The Gallery, a restaurant, is open for lunch from 11:30 a.m. until 1 p.m. and for special events. McCarty’s is located at 101 St. Mary St. in Merigold, and can be reached at (662) 748-2293.

• Also a good idea: Lunch or dinner at the Crystal Grill, which is located at 423 Carrollton Ave. in Greenwood, Miss., and can be reached at (662) 453-6530. One look at the pie case is all it will take to convince you the drive to Greenwood was a good idea. We recommend the coconut or the chocolate meringue.

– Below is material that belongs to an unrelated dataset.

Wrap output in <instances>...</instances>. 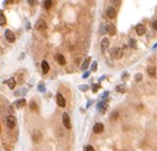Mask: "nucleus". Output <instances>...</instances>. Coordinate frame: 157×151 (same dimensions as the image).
<instances>
[{"label":"nucleus","instance_id":"obj_1","mask_svg":"<svg viewBox=\"0 0 157 151\" xmlns=\"http://www.w3.org/2000/svg\"><path fill=\"white\" fill-rule=\"evenodd\" d=\"M110 54L114 59H121L122 58V55H123V51H122V49L116 47V48H113L110 50Z\"/></svg>","mask_w":157,"mask_h":151},{"label":"nucleus","instance_id":"obj_2","mask_svg":"<svg viewBox=\"0 0 157 151\" xmlns=\"http://www.w3.org/2000/svg\"><path fill=\"white\" fill-rule=\"evenodd\" d=\"M16 123H17V119L15 118L13 115H10L7 118V127L9 129H14L16 127Z\"/></svg>","mask_w":157,"mask_h":151},{"label":"nucleus","instance_id":"obj_3","mask_svg":"<svg viewBox=\"0 0 157 151\" xmlns=\"http://www.w3.org/2000/svg\"><path fill=\"white\" fill-rule=\"evenodd\" d=\"M63 124L65 126L66 129H71V121H70V117L68 115V113H63Z\"/></svg>","mask_w":157,"mask_h":151},{"label":"nucleus","instance_id":"obj_4","mask_svg":"<svg viewBox=\"0 0 157 151\" xmlns=\"http://www.w3.org/2000/svg\"><path fill=\"white\" fill-rule=\"evenodd\" d=\"M4 35H6L7 39L10 41V43H14L15 39H16V36H15V34L10 29H7L6 31H4Z\"/></svg>","mask_w":157,"mask_h":151},{"label":"nucleus","instance_id":"obj_5","mask_svg":"<svg viewBox=\"0 0 157 151\" xmlns=\"http://www.w3.org/2000/svg\"><path fill=\"white\" fill-rule=\"evenodd\" d=\"M56 103H57V105L60 106V107H65L66 106V100H65L64 96L60 93H58L56 95Z\"/></svg>","mask_w":157,"mask_h":151},{"label":"nucleus","instance_id":"obj_6","mask_svg":"<svg viewBox=\"0 0 157 151\" xmlns=\"http://www.w3.org/2000/svg\"><path fill=\"white\" fill-rule=\"evenodd\" d=\"M92 131H93V133H96V134L102 133V132L104 131V124L101 123V122H97V123H96L95 126H93Z\"/></svg>","mask_w":157,"mask_h":151},{"label":"nucleus","instance_id":"obj_7","mask_svg":"<svg viewBox=\"0 0 157 151\" xmlns=\"http://www.w3.org/2000/svg\"><path fill=\"white\" fill-rule=\"evenodd\" d=\"M35 27H36L37 30L43 31V30H46L47 29V25H46V23H45L43 19H38L36 25H35Z\"/></svg>","mask_w":157,"mask_h":151},{"label":"nucleus","instance_id":"obj_8","mask_svg":"<svg viewBox=\"0 0 157 151\" xmlns=\"http://www.w3.org/2000/svg\"><path fill=\"white\" fill-rule=\"evenodd\" d=\"M4 84H7L10 90H14V87L16 86V80L14 78H10V79L4 81Z\"/></svg>","mask_w":157,"mask_h":151},{"label":"nucleus","instance_id":"obj_9","mask_svg":"<svg viewBox=\"0 0 157 151\" xmlns=\"http://www.w3.org/2000/svg\"><path fill=\"white\" fill-rule=\"evenodd\" d=\"M108 46H109V39L107 37L103 38L102 41H101V50H102L103 52H105L106 49L108 48Z\"/></svg>","mask_w":157,"mask_h":151},{"label":"nucleus","instance_id":"obj_10","mask_svg":"<svg viewBox=\"0 0 157 151\" xmlns=\"http://www.w3.org/2000/svg\"><path fill=\"white\" fill-rule=\"evenodd\" d=\"M136 33H137L138 35H143L144 33H145V27L143 25H141V24H139V25H137L136 26Z\"/></svg>","mask_w":157,"mask_h":151},{"label":"nucleus","instance_id":"obj_11","mask_svg":"<svg viewBox=\"0 0 157 151\" xmlns=\"http://www.w3.org/2000/svg\"><path fill=\"white\" fill-rule=\"evenodd\" d=\"M106 15H107V17L110 18V19L115 18V16H116V10L113 7H109L107 9V11H106Z\"/></svg>","mask_w":157,"mask_h":151},{"label":"nucleus","instance_id":"obj_12","mask_svg":"<svg viewBox=\"0 0 157 151\" xmlns=\"http://www.w3.org/2000/svg\"><path fill=\"white\" fill-rule=\"evenodd\" d=\"M42 70H43V72H44L45 75L48 74V71L50 70V66H49V64H48V62L45 61V60L42 62Z\"/></svg>","mask_w":157,"mask_h":151},{"label":"nucleus","instance_id":"obj_13","mask_svg":"<svg viewBox=\"0 0 157 151\" xmlns=\"http://www.w3.org/2000/svg\"><path fill=\"white\" fill-rule=\"evenodd\" d=\"M14 104H15V106H16L17 109H21L22 106L26 105V100H24V99H18V100L14 103Z\"/></svg>","mask_w":157,"mask_h":151},{"label":"nucleus","instance_id":"obj_14","mask_svg":"<svg viewBox=\"0 0 157 151\" xmlns=\"http://www.w3.org/2000/svg\"><path fill=\"white\" fill-rule=\"evenodd\" d=\"M56 61H57V63L59 65H65L66 64V60H65L63 54H57L56 55Z\"/></svg>","mask_w":157,"mask_h":151},{"label":"nucleus","instance_id":"obj_15","mask_svg":"<svg viewBox=\"0 0 157 151\" xmlns=\"http://www.w3.org/2000/svg\"><path fill=\"white\" fill-rule=\"evenodd\" d=\"M107 32L110 36H113L116 34V28H115V26L114 25H108V27H107Z\"/></svg>","mask_w":157,"mask_h":151},{"label":"nucleus","instance_id":"obj_16","mask_svg":"<svg viewBox=\"0 0 157 151\" xmlns=\"http://www.w3.org/2000/svg\"><path fill=\"white\" fill-rule=\"evenodd\" d=\"M106 109H107V104H106L105 102H100L99 104H98V110H99L100 112L104 113Z\"/></svg>","mask_w":157,"mask_h":151},{"label":"nucleus","instance_id":"obj_17","mask_svg":"<svg viewBox=\"0 0 157 151\" xmlns=\"http://www.w3.org/2000/svg\"><path fill=\"white\" fill-rule=\"evenodd\" d=\"M155 71H156V68L154 66H150L148 68V74L150 77H155Z\"/></svg>","mask_w":157,"mask_h":151},{"label":"nucleus","instance_id":"obj_18","mask_svg":"<svg viewBox=\"0 0 157 151\" xmlns=\"http://www.w3.org/2000/svg\"><path fill=\"white\" fill-rule=\"evenodd\" d=\"M89 62H90V58H87L84 62H83V65L81 66V69L82 70H85V69H87V67L89 65Z\"/></svg>","mask_w":157,"mask_h":151},{"label":"nucleus","instance_id":"obj_19","mask_svg":"<svg viewBox=\"0 0 157 151\" xmlns=\"http://www.w3.org/2000/svg\"><path fill=\"white\" fill-rule=\"evenodd\" d=\"M36 133H37V135H35V133H33V140L35 143H38L40 137H42V134H40L39 131H36Z\"/></svg>","mask_w":157,"mask_h":151},{"label":"nucleus","instance_id":"obj_20","mask_svg":"<svg viewBox=\"0 0 157 151\" xmlns=\"http://www.w3.org/2000/svg\"><path fill=\"white\" fill-rule=\"evenodd\" d=\"M6 24H7V18L4 16V14L1 13L0 14V26H4Z\"/></svg>","mask_w":157,"mask_h":151},{"label":"nucleus","instance_id":"obj_21","mask_svg":"<svg viewBox=\"0 0 157 151\" xmlns=\"http://www.w3.org/2000/svg\"><path fill=\"white\" fill-rule=\"evenodd\" d=\"M51 6H52L51 0H47V1L44 2V7H45V9H46V10H49L50 8H51Z\"/></svg>","mask_w":157,"mask_h":151},{"label":"nucleus","instance_id":"obj_22","mask_svg":"<svg viewBox=\"0 0 157 151\" xmlns=\"http://www.w3.org/2000/svg\"><path fill=\"white\" fill-rule=\"evenodd\" d=\"M30 107H31L32 111H37V104L35 101H31V103H30Z\"/></svg>","mask_w":157,"mask_h":151},{"label":"nucleus","instance_id":"obj_23","mask_svg":"<svg viewBox=\"0 0 157 151\" xmlns=\"http://www.w3.org/2000/svg\"><path fill=\"white\" fill-rule=\"evenodd\" d=\"M130 46L132 47V48H134V49H136V48H137V46H136V40L132 38V39L130 40Z\"/></svg>","mask_w":157,"mask_h":151},{"label":"nucleus","instance_id":"obj_24","mask_svg":"<svg viewBox=\"0 0 157 151\" xmlns=\"http://www.w3.org/2000/svg\"><path fill=\"white\" fill-rule=\"evenodd\" d=\"M117 92H119V93H124V92H125L124 86H122V85H118V86H117Z\"/></svg>","mask_w":157,"mask_h":151},{"label":"nucleus","instance_id":"obj_25","mask_svg":"<svg viewBox=\"0 0 157 151\" xmlns=\"http://www.w3.org/2000/svg\"><path fill=\"white\" fill-rule=\"evenodd\" d=\"M84 151H95V149H93L92 146L88 145V146H86V147L84 148Z\"/></svg>","mask_w":157,"mask_h":151},{"label":"nucleus","instance_id":"obj_26","mask_svg":"<svg viewBox=\"0 0 157 151\" xmlns=\"http://www.w3.org/2000/svg\"><path fill=\"white\" fill-rule=\"evenodd\" d=\"M141 79H142V76H141L140 74H137L135 76V80L137 81V82H139V81H141Z\"/></svg>","mask_w":157,"mask_h":151},{"label":"nucleus","instance_id":"obj_27","mask_svg":"<svg viewBox=\"0 0 157 151\" xmlns=\"http://www.w3.org/2000/svg\"><path fill=\"white\" fill-rule=\"evenodd\" d=\"M38 90L39 92H45V86H44V83H40L38 85Z\"/></svg>","mask_w":157,"mask_h":151},{"label":"nucleus","instance_id":"obj_28","mask_svg":"<svg viewBox=\"0 0 157 151\" xmlns=\"http://www.w3.org/2000/svg\"><path fill=\"white\" fill-rule=\"evenodd\" d=\"M80 90L83 91V92L87 91V90H88V85H81V86H80Z\"/></svg>","mask_w":157,"mask_h":151},{"label":"nucleus","instance_id":"obj_29","mask_svg":"<svg viewBox=\"0 0 157 151\" xmlns=\"http://www.w3.org/2000/svg\"><path fill=\"white\" fill-rule=\"evenodd\" d=\"M118 117V112H114L113 115H111V120H114V119H116Z\"/></svg>","mask_w":157,"mask_h":151},{"label":"nucleus","instance_id":"obj_30","mask_svg":"<svg viewBox=\"0 0 157 151\" xmlns=\"http://www.w3.org/2000/svg\"><path fill=\"white\" fill-rule=\"evenodd\" d=\"M99 87H100V85H98V84L93 85V90H92V92H93V93H97V91L99 90Z\"/></svg>","mask_w":157,"mask_h":151},{"label":"nucleus","instance_id":"obj_31","mask_svg":"<svg viewBox=\"0 0 157 151\" xmlns=\"http://www.w3.org/2000/svg\"><path fill=\"white\" fill-rule=\"evenodd\" d=\"M152 26H153V29L157 31V19L154 20V21H153V25H152Z\"/></svg>","mask_w":157,"mask_h":151},{"label":"nucleus","instance_id":"obj_32","mask_svg":"<svg viewBox=\"0 0 157 151\" xmlns=\"http://www.w3.org/2000/svg\"><path fill=\"white\" fill-rule=\"evenodd\" d=\"M91 69H92V70H96V69H97V62H93V64H92V66H91Z\"/></svg>","mask_w":157,"mask_h":151},{"label":"nucleus","instance_id":"obj_33","mask_svg":"<svg viewBox=\"0 0 157 151\" xmlns=\"http://www.w3.org/2000/svg\"><path fill=\"white\" fill-rule=\"evenodd\" d=\"M88 76H89V72H86V74L83 75V78H87Z\"/></svg>","mask_w":157,"mask_h":151},{"label":"nucleus","instance_id":"obj_34","mask_svg":"<svg viewBox=\"0 0 157 151\" xmlns=\"http://www.w3.org/2000/svg\"><path fill=\"white\" fill-rule=\"evenodd\" d=\"M29 3L31 4V6H33V4H35V1H29Z\"/></svg>","mask_w":157,"mask_h":151},{"label":"nucleus","instance_id":"obj_35","mask_svg":"<svg viewBox=\"0 0 157 151\" xmlns=\"http://www.w3.org/2000/svg\"><path fill=\"white\" fill-rule=\"evenodd\" d=\"M0 132H1V124H0Z\"/></svg>","mask_w":157,"mask_h":151},{"label":"nucleus","instance_id":"obj_36","mask_svg":"<svg viewBox=\"0 0 157 151\" xmlns=\"http://www.w3.org/2000/svg\"><path fill=\"white\" fill-rule=\"evenodd\" d=\"M2 13V11H1V10H0V14H1Z\"/></svg>","mask_w":157,"mask_h":151}]
</instances>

• Need an heirloom book or family keepsake Bible rebound? Greenwood is your place. Check out Norris Bookbinding Co. at 107 N. Stone Ave. or call (662) 453-7424.

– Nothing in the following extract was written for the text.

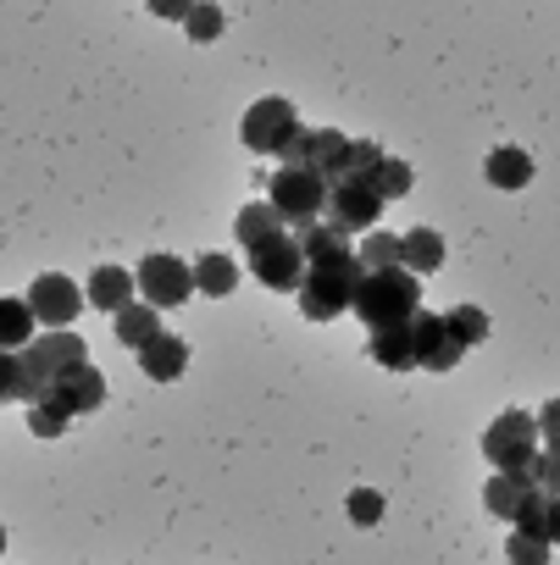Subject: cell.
<instances>
[{"label":"cell","instance_id":"6da1fadb","mask_svg":"<svg viewBox=\"0 0 560 565\" xmlns=\"http://www.w3.org/2000/svg\"><path fill=\"white\" fill-rule=\"evenodd\" d=\"M350 311H356L367 328H394V322H411V317L422 311V282H416L411 271H400V266H389V271H361Z\"/></svg>","mask_w":560,"mask_h":565},{"label":"cell","instance_id":"7a4b0ae2","mask_svg":"<svg viewBox=\"0 0 560 565\" xmlns=\"http://www.w3.org/2000/svg\"><path fill=\"white\" fill-rule=\"evenodd\" d=\"M356 282H361L356 255L328 260V266H306L300 289H295V295H300V317H306V322H334V317H345L350 300H356Z\"/></svg>","mask_w":560,"mask_h":565},{"label":"cell","instance_id":"3957f363","mask_svg":"<svg viewBox=\"0 0 560 565\" xmlns=\"http://www.w3.org/2000/svg\"><path fill=\"white\" fill-rule=\"evenodd\" d=\"M266 205L284 216V227H311V222H323V205H328V183L323 178H311V172H272V189H266Z\"/></svg>","mask_w":560,"mask_h":565},{"label":"cell","instance_id":"277c9868","mask_svg":"<svg viewBox=\"0 0 560 565\" xmlns=\"http://www.w3.org/2000/svg\"><path fill=\"white\" fill-rule=\"evenodd\" d=\"M483 455L494 460V471H521L532 455H538V422L527 411H505L488 433H483Z\"/></svg>","mask_w":560,"mask_h":565},{"label":"cell","instance_id":"5b68a950","mask_svg":"<svg viewBox=\"0 0 560 565\" xmlns=\"http://www.w3.org/2000/svg\"><path fill=\"white\" fill-rule=\"evenodd\" d=\"M244 145L255 150V156H277L295 134H300V111H295V100H277V95H266V100H255L250 111H244Z\"/></svg>","mask_w":560,"mask_h":565},{"label":"cell","instance_id":"8992f818","mask_svg":"<svg viewBox=\"0 0 560 565\" xmlns=\"http://www.w3.org/2000/svg\"><path fill=\"white\" fill-rule=\"evenodd\" d=\"M345 145L350 139H339L334 128H300L284 150H277V161H284L289 172H311V178L334 183L339 178V161H345Z\"/></svg>","mask_w":560,"mask_h":565},{"label":"cell","instance_id":"52a82bcc","mask_svg":"<svg viewBox=\"0 0 560 565\" xmlns=\"http://www.w3.org/2000/svg\"><path fill=\"white\" fill-rule=\"evenodd\" d=\"M250 277L266 282V289H277V295H295L300 277H306V255H300L295 233H277V238L255 244L250 249Z\"/></svg>","mask_w":560,"mask_h":565},{"label":"cell","instance_id":"ba28073f","mask_svg":"<svg viewBox=\"0 0 560 565\" xmlns=\"http://www.w3.org/2000/svg\"><path fill=\"white\" fill-rule=\"evenodd\" d=\"M134 282L145 289V306H156V311L189 306V295H194V277H189V266L178 255H145L139 271H134Z\"/></svg>","mask_w":560,"mask_h":565},{"label":"cell","instance_id":"9c48e42d","mask_svg":"<svg viewBox=\"0 0 560 565\" xmlns=\"http://www.w3.org/2000/svg\"><path fill=\"white\" fill-rule=\"evenodd\" d=\"M84 311V289L73 277H62V271H45V277H34V289H29V317H34V328L45 322L51 333L56 328H73V317Z\"/></svg>","mask_w":560,"mask_h":565},{"label":"cell","instance_id":"30bf717a","mask_svg":"<svg viewBox=\"0 0 560 565\" xmlns=\"http://www.w3.org/2000/svg\"><path fill=\"white\" fill-rule=\"evenodd\" d=\"M40 405L62 411L67 422H73V416H89V411H101V405H106V377H101L89 361H84V366H67V372H56V377H51V394H45Z\"/></svg>","mask_w":560,"mask_h":565},{"label":"cell","instance_id":"8fae6325","mask_svg":"<svg viewBox=\"0 0 560 565\" xmlns=\"http://www.w3.org/2000/svg\"><path fill=\"white\" fill-rule=\"evenodd\" d=\"M378 211H383V200L367 189V183H328V205H323V222L334 227V233H372V222H378Z\"/></svg>","mask_w":560,"mask_h":565},{"label":"cell","instance_id":"7c38bea8","mask_svg":"<svg viewBox=\"0 0 560 565\" xmlns=\"http://www.w3.org/2000/svg\"><path fill=\"white\" fill-rule=\"evenodd\" d=\"M411 355H416V366H427V372H455L466 350L455 344V333L444 328V317L416 311V317H411Z\"/></svg>","mask_w":560,"mask_h":565},{"label":"cell","instance_id":"4fadbf2b","mask_svg":"<svg viewBox=\"0 0 560 565\" xmlns=\"http://www.w3.org/2000/svg\"><path fill=\"white\" fill-rule=\"evenodd\" d=\"M139 372L150 383H178L189 372V344L178 333H156L150 344H139Z\"/></svg>","mask_w":560,"mask_h":565},{"label":"cell","instance_id":"5bb4252c","mask_svg":"<svg viewBox=\"0 0 560 565\" xmlns=\"http://www.w3.org/2000/svg\"><path fill=\"white\" fill-rule=\"evenodd\" d=\"M510 521H516L521 537L554 543V537H560V499H554L549 488H527V499H521V510H516Z\"/></svg>","mask_w":560,"mask_h":565},{"label":"cell","instance_id":"9a60e30c","mask_svg":"<svg viewBox=\"0 0 560 565\" xmlns=\"http://www.w3.org/2000/svg\"><path fill=\"white\" fill-rule=\"evenodd\" d=\"M23 355H29L45 377H56V372H67V366H84V361H89V355H84V339H78V333H67V328H56V333L34 339Z\"/></svg>","mask_w":560,"mask_h":565},{"label":"cell","instance_id":"2e32d148","mask_svg":"<svg viewBox=\"0 0 560 565\" xmlns=\"http://www.w3.org/2000/svg\"><path fill=\"white\" fill-rule=\"evenodd\" d=\"M84 306H95V311H123V306H134V271H123V266H95V277H89V289H84Z\"/></svg>","mask_w":560,"mask_h":565},{"label":"cell","instance_id":"e0dca14e","mask_svg":"<svg viewBox=\"0 0 560 565\" xmlns=\"http://www.w3.org/2000/svg\"><path fill=\"white\" fill-rule=\"evenodd\" d=\"M439 266H444V238H439L433 227H416V233L400 238V271H411V277L422 282V277H433Z\"/></svg>","mask_w":560,"mask_h":565},{"label":"cell","instance_id":"ac0fdd59","mask_svg":"<svg viewBox=\"0 0 560 565\" xmlns=\"http://www.w3.org/2000/svg\"><path fill=\"white\" fill-rule=\"evenodd\" d=\"M189 277H194V289H200L205 300H222V295L239 289V266H233L228 255H216V249H205V255L189 266Z\"/></svg>","mask_w":560,"mask_h":565},{"label":"cell","instance_id":"d6986e66","mask_svg":"<svg viewBox=\"0 0 560 565\" xmlns=\"http://www.w3.org/2000/svg\"><path fill=\"white\" fill-rule=\"evenodd\" d=\"M295 244H300L306 266H328V260H345V255H356V249H350V238H345V233H334L328 222H311V227H300V233H295Z\"/></svg>","mask_w":560,"mask_h":565},{"label":"cell","instance_id":"ffe728a7","mask_svg":"<svg viewBox=\"0 0 560 565\" xmlns=\"http://www.w3.org/2000/svg\"><path fill=\"white\" fill-rule=\"evenodd\" d=\"M372 361L389 366V372H411V366H416V355H411V322L372 328Z\"/></svg>","mask_w":560,"mask_h":565},{"label":"cell","instance_id":"44dd1931","mask_svg":"<svg viewBox=\"0 0 560 565\" xmlns=\"http://www.w3.org/2000/svg\"><path fill=\"white\" fill-rule=\"evenodd\" d=\"M277 233H289V227H284V216H277L266 200H261V205H244V211L233 216V238H239L244 249H255V244H266V238H277Z\"/></svg>","mask_w":560,"mask_h":565},{"label":"cell","instance_id":"7402d4cb","mask_svg":"<svg viewBox=\"0 0 560 565\" xmlns=\"http://www.w3.org/2000/svg\"><path fill=\"white\" fill-rule=\"evenodd\" d=\"M488 183L494 189H521V183H532V156L527 150H516V145H499L494 156H488Z\"/></svg>","mask_w":560,"mask_h":565},{"label":"cell","instance_id":"603a6c76","mask_svg":"<svg viewBox=\"0 0 560 565\" xmlns=\"http://www.w3.org/2000/svg\"><path fill=\"white\" fill-rule=\"evenodd\" d=\"M112 322H117V344H128V350H139V344H150L161 333V311L156 306H123Z\"/></svg>","mask_w":560,"mask_h":565},{"label":"cell","instance_id":"cb8c5ba5","mask_svg":"<svg viewBox=\"0 0 560 565\" xmlns=\"http://www.w3.org/2000/svg\"><path fill=\"white\" fill-rule=\"evenodd\" d=\"M34 344V317H29V300H0V350H29Z\"/></svg>","mask_w":560,"mask_h":565},{"label":"cell","instance_id":"d4e9b609","mask_svg":"<svg viewBox=\"0 0 560 565\" xmlns=\"http://www.w3.org/2000/svg\"><path fill=\"white\" fill-rule=\"evenodd\" d=\"M521 499H527V482L510 477V471L488 477V488H483V504H488V515H499V521H510V515L521 510Z\"/></svg>","mask_w":560,"mask_h":565},{"label":"cell","instance_id":"484cf974","mask_svg":"<svg viewBox=\"0 0 560 565\" xmlns=\"http://www.w3.org/2000/svg\"><path fill=\"white\" fill-rule=\"evenodd\" d=\"M378 161H383V145L356 139V145H345V161H339V178H334V183H367Z\"/></svg>","mask_w":560,"mask_h":565},{"label":"cell","instance_id":"4316f807","mask_svg":"<svg viewBox=\"0 0 560 565\" xmlns=\"http://www.w3.org/2000/svg\"><path fill=\"white\" fill-rule=\"evenodd\" d=\"M367 189H372L378 200H400V194H411V167H405L400 156H383V161L372 167Z\"/></svg>","mask_w":560,"mask_h":565},{"label":"cell","instance_id":"83f0119b","mask_svg":"<svg viewBox=\"0 0 560 565\" xmlns=\"http://www.w3.org/2000/svg\"><path fill=\"white\" fill-rule=\"evenodd\" d=\"M356 266H361V271H389V266H400V238H394V233H367V244L356 249Z\"/></svg>","mask_w":560,"mask_h":565},{"label":"cell","instance_id":"f1b7e54d","mask_svg":"<svg viewBox=\"0 0 560 565\" xmlns=\"http://www.w3.org/2000/svg\"><path fill=\"white\" fill-rule=\"evenodd\" d=\"M444 328L455 333V344H461V350H472V344H483V339H488V317H483L477 306H455V311H444Z\"/></svg>","mask_w":560,"mask_h":565},{"label":"cell","instance_id":"f546056e","mask_svg":"<svg viewBox=\"0 0 560 565\" xmlns=\"http://www.w3.org/2000/svg\"><path fill=\"white\" fill-rule=\"evenodd\" d=\"M350 521H356V526H378V521H383V493L356 488V493H350Z\"/></svg>","mask_w":560,"mask_h":565},{"label":"cell","instance_id":"4dcf8cb0","mask_svg":"<svg viewBox=\"0 0 560 565\" xmlns=\"http://www.w3.org/2000/svg\"><path fill=\"white\" fill-rule=\"evenodd\" d=\"M505 554H510V565H549V543H538V537H521V532H510Z\"/></svg>","mask_w":560,"mask_h":565},{"label":"cell","instance_id":"1f68e13d","mask_svg":"<svg viewBox=\"0 0 560 565\" xmlns=\"http://www.w3.org/2000/svg\"><path fill=\"white\" fill-rule=\"evenodd\" d=\"M183 23H189V40H200V45L222 34V12H216V7H189Z\"/></svg>","mask_w":560,"mask_h":565},{"label":"cell","instance_id":"d6a6232c","mask_svg":"<svg viewBox=\"0 0 560 565\" xmlns=\"http://www.w3.org/2000/svg\"><path fill=\"white\" fill-rule=\"evenodd\" d=\"M73 422L62 416V411H51V405H29V433H40V438H62Z\"/></svg>","mask_w":560,"mask_h":565},{"label":"cell","instance_id":"836d02e7","mask_svg":"<svg viewBox=\"0 0 560 565\" xmlns=\"http://www.w3.org/2000/svg\"><path fill=\"white\" fill-rule=\"evenodd\" d=\"M12 388H18V355L0 350V399H12Z\"/></svg>","mask_w":560,"mask_h":565},{"label":"cell","instance_id":"e575fe53","mask_svg":"<svg viewBox=\"0 0 560 565\" xmlns=\"http://www.w3.org/2000/svg\"><path fill=\"white\" fill-rule=\"evenodd\" d=\"M150 12H156V18H189V7H178V0H156Z\"/></svg>","mask_w":560,"mask_h":565},{"label":"cell","instance_id":"d590c367","mask_svg":"<svg viewBox=\"0 0 560 565\" xmlns=\"http://www.w3.org/2000/svg\"><path fill=\"white\" fill-rule=\"evenodd\" d=\"M0 554H7V526H0Z\"/></svg>","mask_w":560,"mask_h":565}]
</instances>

• For more information about the Alluvian, the Alluvian Spa and the Viking Cooking School in Greenwood, go to www.thealluvian.com. To make reservations, call (662) 453-2114 or (866) 600-5201. Room rates start at $190 a night.

Coasting to a Recovery
Time was when folks from Louisiana talked about going to the coast, they meant Bay St. Louis, Gulfport or Biloxi. The emergence of quick access to the Alabama and Florida coasts via I-10 enhanced competition. Because of that, although Mississippi doesn’t have the coveted sand-and-sea colors, it has what the other states do not have – casino gambling.

Hurricane Katrina hit the Mississippi coast hard – very hard – and the recovery is still in progress. Gambling, particularly at Beau Rivage in Biloxi, provided an economic engine. The complex reopened exactly a year to the day after Katrina hit. Say what you want about gambling, but it created jobs and drew visitors just when the coast needed it most.

Many of the Mississippi coast’s treasured landmarks, including the grand homes on the Gulfport bluff and old town Bay St. Louis, were either compromised or totally destroyed by the storm with its wicked surges. Nevertheless, the coast is coming back, bit by bit. And if you’re going to the casinos, you can bet on that. – E.L.